The understanding that culture is built upon a founding murder and that Christ reverses this order, is inclusive of a new order of meaning – a semiotics of life. I believe this provides the proper context for understanding Paul’s conviction that apparent dualisms (former modes of doing identity) such as death and life, present and future, height and depth, are no longer able to separate us from the love of God (Ro 8:38). Life has overcome death, Christ has filled the heights and depths (Eph 3:17), and time itself is now intersected by the eternal one. These things, taken as the foundation of an order of meaning, did indeed separate from God. Now, in Christ, they are taken up in a new order which comprehends or encompasses these differences and fills them with a love which surpasses this knowledge (Eph 3:17-19).

This is an order of meaning which confounds “the rulers of this age,” as they cannot understand it. It was, after all, in their own wisdom, their own order of meaning, that they “crucified the Lord of glory” (I Cor 2:8). As Louis Berkhof has described it, the crucifixion exposes the deception behind what was presumed to be ultimate reality. The scribes were assured that the law necessitated his death; the priests crucified him to honor the temple, and the Pharisees crucified him in the name of piety. “Pilate, representing Roman justice and law, shows what these are worth when called upon to do justice to the Truth Himself.  Obviously, ‘none of the rulers of this age,’ who let themselves be worshiped as divinities, understood God’s wisdom, ‘for had they known, they would not have crucified the Lord of glory (1 Cor 2:8).” With the crucifixion this false order of meaning is unmasked (unmasked as false absolutes and false deities) through their encounter with the Truth; they are made a public spectacle. The power of his resurrection defeats the “rule and authority, power and dominion,” of these rulers as they depended upon the power of death which he has defeated (Eph 1:20-21). Resurrection is inclusive of a new order of meaning no longer bound by the identity through difference, the lie or false wisdom which killed him.

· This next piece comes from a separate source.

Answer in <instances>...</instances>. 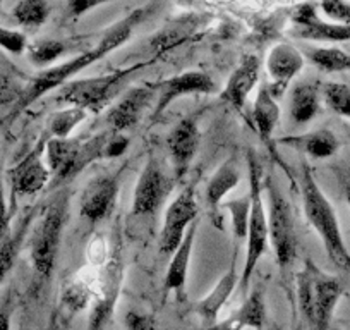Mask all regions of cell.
<instances>
[{"label":"cell","mask_w":350,"mask_h":330,"mask_svg":"<svg viewBox=\"0 0 350 330\" xmlns=\"http://www.w3.org/2000/svg\"><path fill=\"white\" fill-rule=\"evenodd\" d=\"M158 5V0L151 2L150 5H144V8L134 9L133 12L122 18L120 21H117L116 25L110 26L105 33L102 35V38L98 40L93 49L86 50V52L79 53L74 59L67 60V62L59 64V66H52L49 69L42 71V73L36 74L35 77H31L23 93L19 95L18 102L14 103L12 110L9 112L8 120L12 123L18 116H21L29 105H33L35 102H38L43 95H46L52 90L60 88L66 83H69L70 77H74L76 74H79L81 71L86 69L88 66L95 64L96 60L103 59L105 55H109L110 52H113L116 49L122 47L127 40L131 38L133 31L136 29V26H139L144 19L150 18L154 12Z\"/></svg>","instance_id":"1"},{"label":"cell","mask_w":350,"mask_h":330,"mask_svg":"<svg viewBox=\"0 0 350 330\" xmlns=\"http://www.w3.org/2000/svg\"><path fill=\"white\" fill-rule=\"evenodd\" d=\"M301 194L306 218L321 239L329 262L336 268L350 275V251L347 250V244L343 241L338 218L329 200L319 188L314 173L306 162L302 164Z\"/></svg>","instance_id":"2"},{"label":"cell","mask_w":350,"mask_h":330,"mask_svg":"<svg viewBox=\"0 0 350 330\" xmlns=\"http://www.w3.org/2000/svg\"><path fill=\"white\" fill-rule=\"evenodd\" d=\"M345 294L342 281L316 267L312 260L304 262L297 275V296L302 322L311 330H328L333 313Z\"/></svg>","instance_id":"3"},{"label":"cell","mask_w":350,"mask_h":330,"mask_svg":"<svg viewBox=\"0 0 350 330\" xmlns=\"http://www.w3.org/2000/svg\"><path fill=\"white\" fill-rule=\"evenodd\" d=\"M154 62H157L154 59H148L143 62L133 64V66L113 69L112 73L69 81L59 88L57 100L67 103L69 107H77V109H83L86 112L98 114L112 102L113 97L119 93V90L131 77L136 76L137 73H141Z\"/></svg>","instance_id":"4"},{"label":"cell","mask_w":350,"mask_h":330,"mask_svg":"<svg viewBox=\"0 0 350 330\" xmlns=\"http://www.w3.org/2000/svg\"><path fill=\"white\" fill-rule=\"evenodd\" d=\"M67 208H69V194L67 191H60L43 208L38 224L31 232L29 258H31L36 275L42 279H49L55 268L60 239H62L64 225L67 222Z\"/></svg>","instance_id":"5"},{"label":"cell","mask_w":350,"mask_h":330,"mask_svg":"<svg viewBox=\"0 0 350 330\" xmlns=\"http://www.w3.org/2000/svg\"><path fill=\"white\" fill-rule=\"evenodd\" d=\"M247 167H249V198H251V215H249L247 227V251H245L244 270L241 274L242 289H247L251 284L252 274L258 267L259 260L268 250V239H270V229H268V215L262 198V170L256 158L254 151H247Z\"/></svg>","instance_id":"6"},{"label":"cell","mask_w":350,"mask_h":330,"mask_svg":"<svg viewBox=\"0 0 350 330\" xmlns=\"http://www.w3.org/2000/svg\"><path fill=\"white\" fill-rule=\"evenodd\" d=\"M262 190L268 196V229H270L271 244L275 248L277 265L284 274L297 257V236H295L294 217L291 205L284 196L273 176H268L262 183Z\"/></svg>","instance_id":"7"},{"label":"cell","mask_w":350,"mask_h":330,"mask_svg":"<svg viewBox=\"0 0 350 330\" xmlns=\"http://www.w3.org/2000/svg\"><path fill=\"white\" fill-rule=\"evenodd\" d=\"M122 238L116 229L109 258H107L105 267H103V274L100 275L98 291H96L95 299L92 303V312H90V318H88L86 330H105L117 308V301H119L120 291H122Z\"/></svg>","instance_id":"8"},{"label":"cell","mask_w":350,"mask_h":330,"mask_svg":"<svg viewBox=\"0 0 350 330\" xmlns=\"http://www.w3.org/2000/svg\"><path fill=\"white\" fill-rule=\"evenodd\" d=\"M198 218L196 194L193 188H186L168 205L165 212L163 227L160 232V253L172 255L183 242L187 229Z\"/></svg>","instance_id":"9"},{"label":"cell","mask_w":350,"mask_h":330,"mask_svg":"<svg viewBox=\"0 0 350 330\" xmlns=\"http://www.w3.org/2000/svg\"><path fill=\"white\" fill-rule=\"evenodd\" d=\"M170 190L172 181L165 176L160 162L154 157H150L141 170L136 188H134L131 215L141 217V215L157 214Z\"/></svg>","instance_id":"10"},{"label":"cell","mask_w":350,"mask_h":330,"mask_svg":"<svg viewBox=\"0 0 350 330\" xmlns=\"http://www.w3.org/2000/svg\"><path fill=\"white\" fill-rule=\"evenodd\" d=\"M208 25H210V16L196 14V12H187L168 21L157 35L150 38V49L153 52L151 59L158 60L174 49L201 38L204 35L203 28H208Z\"/></svg>","instance_id":"11"},{"label":"cell","mask_w":350,"mask_h":330,"mask_svg":"<svg viewBox=\"0 0 350 330\" xmlns=\"http://www.w3.org/2000/svg\"><path fill=\"white\" fill-rule=\"evenodd\" d=\"M153 88L158 99L153 110V119H157L180 97L210 95L217 90V86H215L213 77L206 71H187V73L160 81V83H154Z\"/></svg>","instance_id":"12"},{"label":"cell","mask_w":350,"mask_h":330,"mask_svg":"<svg viewBox=\"0 0 350 330\" xmlns=\"http://www.w3.org/2000/svg\"><path fill=\"white\" fill-rule=\"evenodd\" d=\"M120 184L116 176L100 174L84 186L79 200V214L92 224L107 220L113 214Z\"/></svg>","instance_id":"13"},{"label":"cell","mask_w":350,"mask_h":330,"mask_svg":"<svg viewBox=\"0 0 350 330\" xmlns=\"http://www.w3.org/2000/svg\"><path fill=\"white\" fill-rule=\"evenodd\" d=\"M46 140L38 141L35 148L26 155L25 158L9 169V181H11V190L14 196H31L40 193L50 181L49 165L43 162Z\"/></svg>","instance_id":"14"},{"label":"cell","mask_w":350,"mask_h":330,"mask_svg":"<svg viewBox=\"0 0 350 330\" xmlns=\"http://www.w3.org/2000/svg\"><path fill=\"white\" fill-rule=\"evenodd\" d=\"M267 69L271 77L268 86L275 99H282L294 77L304 69V53L292 43H277L268 52Z\"/></svg>","instance_id":"15"},{"label":"cell","mask_w":350,"mask_h":330,"mask_svg":"<svg viewBox=\"0 0 350 330\" xmlns=\"http://www.w3.org/2000/svg\"><path fill=\"white\" fill-rule=\"evenodd\" d=\"M294 36L311 42H350V25H336L332 21H323L316 14L314 4H302L292 14Z\"/></svg>","instance_id":"16"},{"label":"cell","mask_w":350,"mask_h":330,"mask_svg":"<svg viewBox=\"0 0 350 330\" xmlns=\"http://www.w3.org/2000/svg\"><path fill=\"white\" fill-rule=\"evenodd\" d=\"M154 97H157V92H154L153 85L127 90L122 99H119V102L107 112L105 123L109 124L113 133L131 129L139 123L144 110L148 109Z\"/></svg>","instance_id":"17"},{"label":"cell","mask_w":350,"mask_h":330,"mask_svg":"<svg viewBox=\"0 0 350 330\" xmlns=\"http://www.w3.org/2000/svg\"><path fill=\"white\" fill-rule=\"evenodd\" d=\"M201 133L198 126V119L194 116H187L180 120L167 138V148L170 151L172 162H174L175 174L183 177L189 169L191 162L196 157L200 148Z\"/></svg>","instance_id":"18"},{"label":"cell","mask_w":350,"mask_h":330,"mask_svg":"<svg viewBox=\"0 0 350 330\" xmlns=\"http://www.w3.org/2000/svg\"><path fill=\"white\" fill-rule=\"evenodd\" d=\"M259 71H261V60L258 55L247 53L242 57L239 66L228 77L225 88L221 90L220 99L234 107L237 112H244L245 102L258 85Z\"/></svg>","instance_id":"19"},{"label":"cell","mask_w":350,"mask_h":330,"mask_svg":"<svg viewBox=\"0 0 350 330\" xmlns=\"http://www.w3.org/2000/svg\"><path fill=\"white\" fill-rule=\"evenodd\" d=\"M237 248L234 251V257H232V264L228 267V270L225 272L224 277L217 282L213 289H211L210 294L206 298H203L201 301H198L194 305V313L198 316L203 318V322H206V325H213L217 323L218 316H220L221 308L225 306V303L228 301V298L232 296V292L235 291V288L241 282V275L237 272Z\"/></svg>","instance_id":"20"},{"label":"cell","mask_w":350,"mask_h":330,"mask_svg":"<svg viewBox=\"0 0 350 330\" xmlns=\"http://www.w3.org/2000/svg\"><path fill=\"white\" fill-rule=\"evenodd\" d=\"M267 320V305H265V292L261 288L254 289L247 296L241 308L221 322L213 323L203 330H261Z\"/></svg>","instance_id":"21"},{"label":"cell","mask_w":350,"mask_h":330,"mask_svg":"<svg viewBox=\"0 0 350 330\" xmlns=\"http://www.w3.org/2000/svg\"><path fill=\"white\" fill-rule=\"evenodd\" d=\"M109 140L110 134L107 133H98L95 134V136L81 140L70 164L67 165L59 176L53 177V186H62V184L76 179V177L86 169L88 165H92L93 162H98L102 160V158H105V150Z\"/></svg>","instance_id":"22"},{"label":"cell","mask_w":350,"mask_h":330,"mask_svg":"<svg viewBox=\"0 0 350 330\" xmlns=\"http://www.w3.org/2000/svg\"><path fill=\"white\" fill-rule=\"evenodd\" d=\"M196 229H198V220H194L193 224L189 225V231L186 232V236H184L179 248L172 253V260L170 264H168L167 274H165V281H163L165 296L172 291L179 292V294H183L184 292V288H186V282H187V272H189L191 255H193L194 238H196Z\"/></svg>","instance_id":"23"},{"label":"cell","mask_w":350,"mask_h":330,"mask_svg":"<svg viewBox=\"0 0 350 330\" xmlns=\"http://www.w3.org/2000/svg\"><path fill=\"white\" fill-rule=\"evenodd\" d=\"M275 143L294 148L312 158H329L340 148L338 138L329 129H316L311 133L297 134V136H284Z\"/></svg>","instance_id":"24"},{"label":"cell","mask_w":350,"mask_h":330,"mask_svg":"<svg viewBox=\"0 0 350 330\" xmlns=\"http://www.w3.org/2000/svg\"><path fill=\"white\" fill-rule=\"evenodd\" d=\"M36 214H38V205H33L23 215L14 231L9 232L8 238L0 242V284L4 282V279L8 277V274L14 267L16 260H18L19 253H21L23 242H25L26 236L29 234V229H31L33 222H35Z\"/></svg>","instance_id":"25"},{"label":"cell","mask_w":350,"mask_h":330,"mask_svg":"<svg viewBox=\"0 0 350 330\" xmlns=\"http://www.w3.org/2000/svg\"><path fill=\"white\" fill-rule=\"evenodd\" d=\"M100 277L92 281L86 277L69 279L60 288V309L64 315L74 316L92 305L98 291Z\"/></svg>","instance_id":"26"},{"label":"cell","mask_w":350,"mask_h":330,"mask_svg":"<svg viewBox=\"0 0 350 330\" xmlns=\"http://www.w3.org/2000/svg\"><path fill=\"white\" fill-rule=\"evenodd\" d=\"M321 85L319 81H304L291 93V117L295 124L304 126L321 112Z\"/></svg>","instance_id":"27"},{"label":"cell","mask_w":350,"mask_h":330,"mask_svg":"<svg viewBox=\"0 0 350 330\" xmlns=\"http://www.w3.org/2000/svg\"><path fill=\"white\" fill-rule=\"evenodd\" d=\"M241 181V167L235 157L227 158L224 164L218 167L217 173L211 176L210 183L206 186V205L211 214H217L221 208V201L225 200L232 190Z\"/></svg>","instance_id":"28"},{"label":"cell","mask_w":350,"mask_h":330,"mask_svg":"<svg viewBox=\"0 0 350 330\" xmlns=\"http://www.w3.org/2000/svg\"><path fill=\"white\" fill-rule=\"evenodd\" d=\"M252 119H254L256 131H258L262 143L270 144L275 127L280 120V105L267 85L259 88L254 102V110H252Z\"/></svg>","instance_id":"29"},{"label":"cell","mask_w":350,"mask_h":330,"mask_svg":"<svg viewBox=\"0 0 350 330\" xmlns=\"http://www.w3.org/2000/svg\"><path fill=\"white\" fill-rule=\"evenodd\" d=\"M302 53L323 73L350 71V53L338 47H306Z\"/></svg>","instance_id":"30"},{"label":"cell","mask_w":350,"mask_h":330,"mask_svg":"<svg viewBox=\"0 0 350 330\" xmlns=\"http://www.w3.org/2000/svg\"><path fill=\"white\" fill-rule=\"evenodd\" d=\"M79 141L81 138H66V140H62V138H46V165H49L50 174L53 177L59 176L67 165L70 164Z\"/></svg>","instance_id":"31"},{"label":"cell","mask_w":350,"mask_h":330,"mask_svg":"<svg viewBox=\"0 0 350 330\" xmlns=\"http://www.w3.org/2000/svg\"><path fill=\"white\" fill-rule=\"evenodd\" d=\"M11 16L16 25L36 29L49 19L50 5L46 0H19L11 11Z\"/></svg>","instance_id":"32"},{"label":"cell","mask_w":350,"mask_h":330,"mask_svg":"<svg viewBox=\"0 0 350 330\" xmlns=\"http://www.w3.org/2000/svg\"><path fill=\"white\" fill-rule=\"evenodd\" d=\"M84 119H86V110L77 109V107L57 110L50 116L49 123H46V136L66 140Z\"/></svg>","instance_id":"33"},{"label":"cell","mask_w":350,"mask_h":330,"mask_svg":"<svg viewBox=\"0 0 350 330\" xmlns=\"http://www.w3.org/2000/svg\"><path fill=\"white\" fill-rule=\"evenodd\" d=\"M66 50V43L59 42V40L43 38L29 43L28 49H26V53H28V59L33 66L46 67L55 62Z\"/></svg>","instance_id":"34"},{"label":"cell","mask_w":350,"mask_h":330,"mask_svg":"<svg viewBox=\"0 0 350 330\" xmlns=\"http://www.w3.org/2000/svg\"><path fill=\"white\" fill-rule=\"evenodd\" d=\"M225 210L230 214L232 220V231H234L235 238L241 239L247 238V227H249V215H251V198H237V200L225 201Z\"/></svg>","instance_id":"35"},{"label":"cell","mask_w":350,"mask_h":330,"mask_svg":"<svg viewBox=\"0 0 350 330\" xmlns=\"http://www.w3.org/2000/svg\"><path fill=\"white\" fill-rule=\"evenodd\" d=\"M323 97L329 110L350 120V86L343 83H326Z\"/></svg>","instance_id":"36"},{"label":"cell","mask_w":350,"mask_h":330,"mask_svg":"<svg viewBox=\"0 0 350 330\" xmlns=\"http://www.w3.org/2000/svg\"><path fill=\"white\" fill-rule=\"evenodd\" d=\"M0 49L8 50L12 55H21L28 49V38L23 31L0 26Z\"/></svg>","instance_id":"37"},{"label":"cell","mask_w":350,"mask_h":330,"mask_svg":"<svg viewBox=\"0 0 350 330\" xmlns=\"http://www.w3.org/2000/svg\"><path fill=\"white\" fill-rule=\"evenodd\" d=\"M323 14L336 25H350V2L347 0H321Z\"/></svg>","instance_id":"38"},{"label":"cell","mask_w":350,"mask_h":330,"mask_svg":"<svg viewBox=\"0 0 350 330\" xmlns=\"http://www.w3.org/2000/svg\"><path fill=\"white\" fill-rule=\"evenodd\" d=\"M124 322H126L127 330H161L160 323H158L157 316L153 313L131 309V312L126 313Z\"/></svg>","instance_id":"39"},{"label":"cell","mask_w":350,"mask_h":330,"mask_svg":"<svg viewBox=\"0 0 350 330\" xmlns=\"http://www.w3.org/2000/svg\"><path fill=\"white\" fill-rule=\"evenodd\" d=\"M109 2H112V0H67V5H66L67 18L77 19L81 18V16L86 14L88 11L100 8V5L103 4H109Z\"/></svg>","instance_id":"40"},{"label":"cell","mask_w":350,"mask_h":330,"mask_svg":"<svg viewBox=\"0 0 350 330\" xmlns=\"http://www.w3.org/2000/svg\"><path fill=\"white\" fill-rule=\"evenodd\" d=\"M11 232V214L8 208V200H5L4 191V177L0 170V242L4 241Z\"/></svg>","instance_id":"41"},{"label":"cell","mask_w":350,"mask_h":330,"mask_svg":"<svg viewBox=\"0 0 350 330\" xmlns=\"http://www.w3.org/2000/svg\"><path fill=\"white\" fill-rule=\"evenodd\" d=\"M127 148H129V140L124 136H120V134H113V136H110L109 143H107L105 158L120 157L122 153H126Z\"/></svg>","instance_id":"42"},{"label":"cell","mask_w":350,"mask_h":330,"mask_svg":"<svg viewBox=\"0 0 350 330\" xmlns=\"http://www.w3.org/2000/svg\"><path fill=\"white\" fill-rule=\"evenodd\" d=\"M0 330H11V306H0Z\"/></svg>","instance_id":"43"},{"label":"cell","mask_w":350,"mask_h":330,"mask_svg":"<svg viewBox=\"0 0 350 330\" xmlns=\"http://www.w3.org/2000/svg\"><path fill=\"white\" fill-rule=\"evenodd\" d=\"M46 330H62V323H60V313L53 312L50 315V322H49V329Z\"/></svg>","instance_id":"44"},{"label":"cell","mask_w":350,"mask_h":330,"mask_svg":"<svg viewBox=\"0 0 350 330\" xmlns=\"http://www.w3.org/2000/svg\"><path fill=\"white\" fill-rule=\"evenodd\" d=\"M338 179H340V183H342L343 193H345V200H347V203H349V207H350V181H349V177L340 176V174H338Z\"/></svg>","instance_id":"45"},{"label":"cell","mask_w":350,"mask_h":330,"mask_svg":"<svg viewBox=\"0 0 350 330\" xmlns=\"http://www.w3.org/2000/svg\"><path fill=\"white\" fill-rule=\"evenodd\" d=\"M295 330H311V329H309L304 322H299L297 327H295Z\"/></svg>","instance_id":"46"},{"label":"cell","mask_w":350,"mask_h":330,"mask_svg":"<svg viewBox=\"0 0 350 330\" xmlns=\"http://www.w3.org/2000/svg\"><path fill=\"white\" fill-rule=\"evenodd\" d=\"M349 136H350V127H349Z\"/></svg>","instance_id":"47"},{"label":"cell","mask_w":350,"mask_h":330,"mask_svg":"<svg viewBox=\"0 0 350 330\" xmlns=\"http://www.w3.org/2000/svg\"><path fill=\"white\" fill-rule=\"evenodd\" d=\"M0 4H2V0H0Z\"/></svg>","instance_id":"48"},{"label":"cell","mask_w":350,"mask_h":330,"mask_svg":"<svg viewBox=\"0 0 350 330\" xmlns=\"http://www.w3.org/2000/svg\"><path fill=\"white\" fill-rule=\"evenodd\" d=\"M349 330H350V329H349Z\"/></svg>","instance_id":"49"}]
</instances>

This is why, for Paul, grace works in and through truth, as it is defeating the obstacle of meaning founded upon a lie (Col 1:6). Paul refers to this lie as “empty deceit,” which may be articulated through “philosophy” or “human traditions” (Col 2:8). These meaning systems, deployed by “the principalities and powers,” are coercive – passing judgment in regards to time (new moons and sabbaths), in regard to food and drink, through “elemental principles,” ordering life through a perishable order of meaning (Col 2:16-17).  The principles and wisdom of this world are the means by which rulers, the authorities, and the powers of this dark world, exercise their power. Theirs is a power for darkness in the two-fold sense that it obscures the truth through a lie and it deals in the darkness of death. Christ has blotted out this hostile semiotics (“handwriting of ordinances” in the KJV) which “was against us, which was contrary to us.”  “He has taken” all of this “out of the way, having nailed it to the cross” and simultaneously “He disarmed the rulers and authorities” and “made a public display of them, having triumphed over them through the cross” (Col 2:15).

Summing up Paul’s notion of the principalities and powers, operating according to a failed wisdom, a deceived philosophy, a disobedient world order ruled over by a spirit of disobedience (Eph 2:1-2), this amounts to a semiotics of death. The logic and wisdom of this world are challenged by “the manifold wisdom of God” and this wisdom, through the Church, is “made known to the rulers and authorities in the heavenly realms” (Eph 3:10). The witness of the church to this alternative order of meaning continues to unmask the quasi-divine authority of those structures – those world powers, those realms of religious and ethical rules and rulers, those orders of thought that deal in oppression and death. Christ has unmasked those powers and the church (where it is truly the church) ensures, through its alternative order of meaning, that the exposure continues.1


[1] Thank you to Tim who gifted me with the book that sparked this line of thought – though I am still working through it: Virtual Christian by Anthony W. Bartlett.